Perspective is everything, as they say. Last year’s economic improvement was slow, but it was positive growth again, the third year in a row after the scary nosedives of ’09 and ’08. So last year, as consumers regained a sense of equilibrium, if not of actual well-being, they began venturing out to restaurants again. Late last year, consumer sentiment was running at its highest levels in five years.

And for those of you who want to jump to the bottom line, here’s the word for the coming year: Barring unforeseen calamities, which is a disclaimer worth thinking about, the year ahead for foodservice should look much like last year. And maybe a hair better.

RPI Stays Positive

Several indicators suggest foodservice has some self-sustaining strength in it now, even without a lot of support from the larger economy. At press time, for example, the National Restaurant Association’s Restaurant Performance Index had stayed at or above 100—indicating improvement above year-earlier levels—every month from September ’11 to September ’12, the last month for which data were available for this story. The growth wasn’t strong, but it was growth.

“We do expect the overall operating environment to remain uncertain and the top challenges of 2012 to persist, including volatile consumer confidence and rising wholesale food prices,” says Hudson Riehle, sr. v.p. of research for the NRA.

“Whatever happens with the so-called “fiscal cliff” at the end of 2012, it will impact the confidence of both consumers and businesses in the first part of 2013, resulting in sustained deliberative and cautious spending patterns. The good news is that consumers have a high pent-up demand for restaurant services, with more than two out of five saying they are not using restaurants as much as they would like.” Going forward, as the employment situation continues to improve in 2013, that growth is likely to convert into restaurant sales, he says.

Same Store Sales Strengthening

Same Store Sales were a bright spot, continuing their healthy upward trend through ’12. A slide that began in ’08 clearly ended in early ’10, according to data tracked by Chicago-based research and consulting firm Technomic Inc. By 2Q10, for example, Quick Service Restaurant same store sales, adjusted to exclude McDonald’s, moved into positive growth, and since then the growth rate has trended upward for nine straight quarters. The chart ends with 2Q ’12, but incomplete data at press time showed 3Q growth looked on track.

The trending was similar, if not as strong, for Full Service Restaurants. FSR Same Store Sales growth turned positive during 3Q10 and has stayed positive since with a generally upward trendline.

One factor that makes the trends look so solid is that they’re so broad-based.

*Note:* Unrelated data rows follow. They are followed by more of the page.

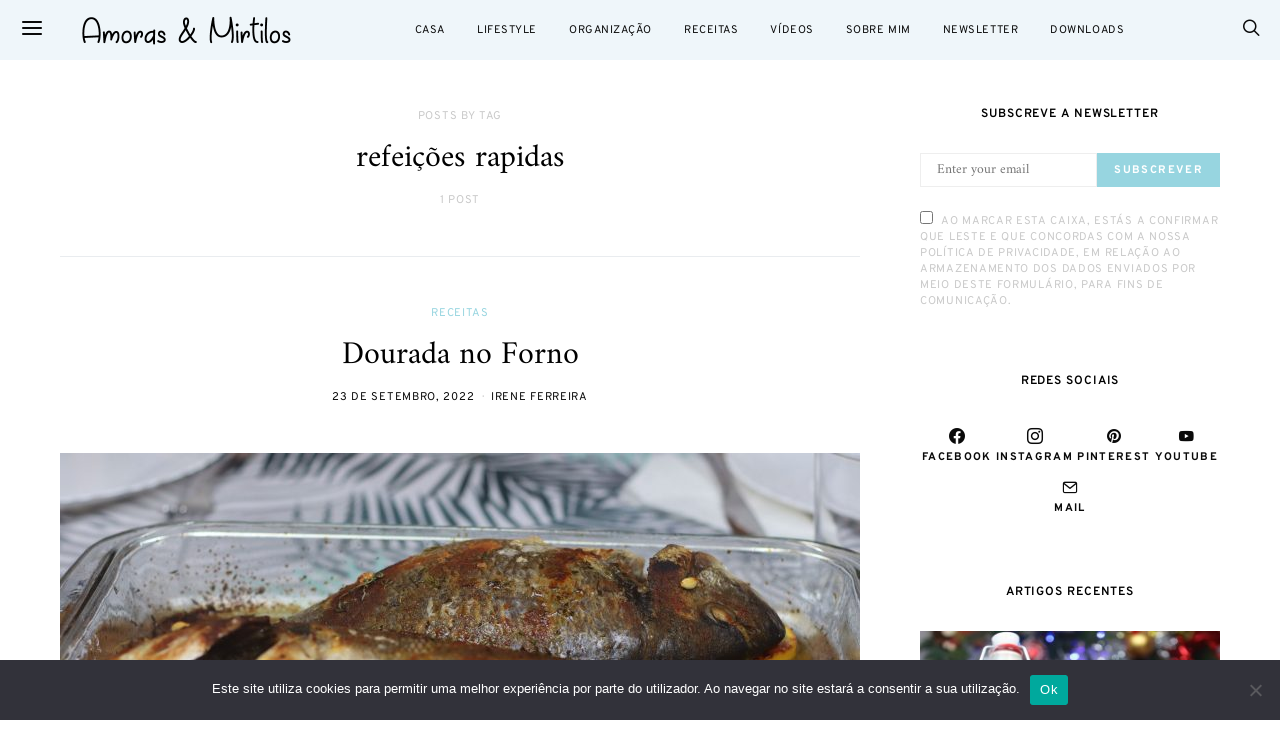

--- FILE ---
content_type: text/html; charset=utf-8
request_url: https://www.google.com/recaptcha/api2/aframe
body_size: 265
content:
<!DOCTYPE HTML><html><head><meta http-equiv="content-type" content="text/html; charset=UTF-8"></head><body><script nonce="065fy-OgKE1Hirua23rmJA">/** Anti-fraud and anti-abuse applications only. See google.com/recaptcha */ try{var clients={'sodar':'https://pagead2.googlesyndication.com/pagead/sodar?'};window.addEventListener("message",function(a){try{if(a.source===window.parent){var b=JSON.parse(a.data);var c=clients[b['id']];if(c){var d=document.createElement('img');d.src=c+b['params']+'&rc='+(localStorage.getItem("rc::a")?sessionStorage.getItem("rc::b"):"");window.document.body.appendChild(d);sessionStorage.setItem("rc::e",parseInt(sessionStorage.getItem("rc::e")||0)+1);localStorage.setItem("rc::h",'1768412439781');}}}catch(b){}});window.parent.postMessage("_grecaptcha_ready", "*");}catch(b){}</script></body></html>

Upward of 90% of QSRs tracked by Technomic report positive growth. For FSRs, that figure is better than 80%.

Steady Gains For 2013

So what’s ahead? Technomic, which was cautious at this time last year, now says ’12 came in better than expected with overall real growth of 1.5% for all sales (food, alcohol, non-alcohol and nonfoods) across all segments. And it projects ’13 will be that good and a little better, at 1.8%.

Those numbers will fluctuate by segment, of course. The biggest single driver will be Limited Service Restaurants, a 30% chunk of all foodservice (and more than half of all restaurants and bars) that is expected to see 2.2% real growth this year, Technomic figures. But the good news extends to Full Service Restaurants, too. That segment, almost 26% of all foodservice, is forecast to grow at an even 2%.

Smaller segments, which also are expected to do well, include lodging (3.9% growth), colleges and universities (2.9%), and caterers (3.9%). On the negative side, recreation and long-term care are expected to shrink again. The line-by-line projections appear in the table.

So there’s the snapshot as it stands now. If nobody makes any sudden moves, and consumers don’t perceive any shocking news, figure some real growth more or less like what you saw last year.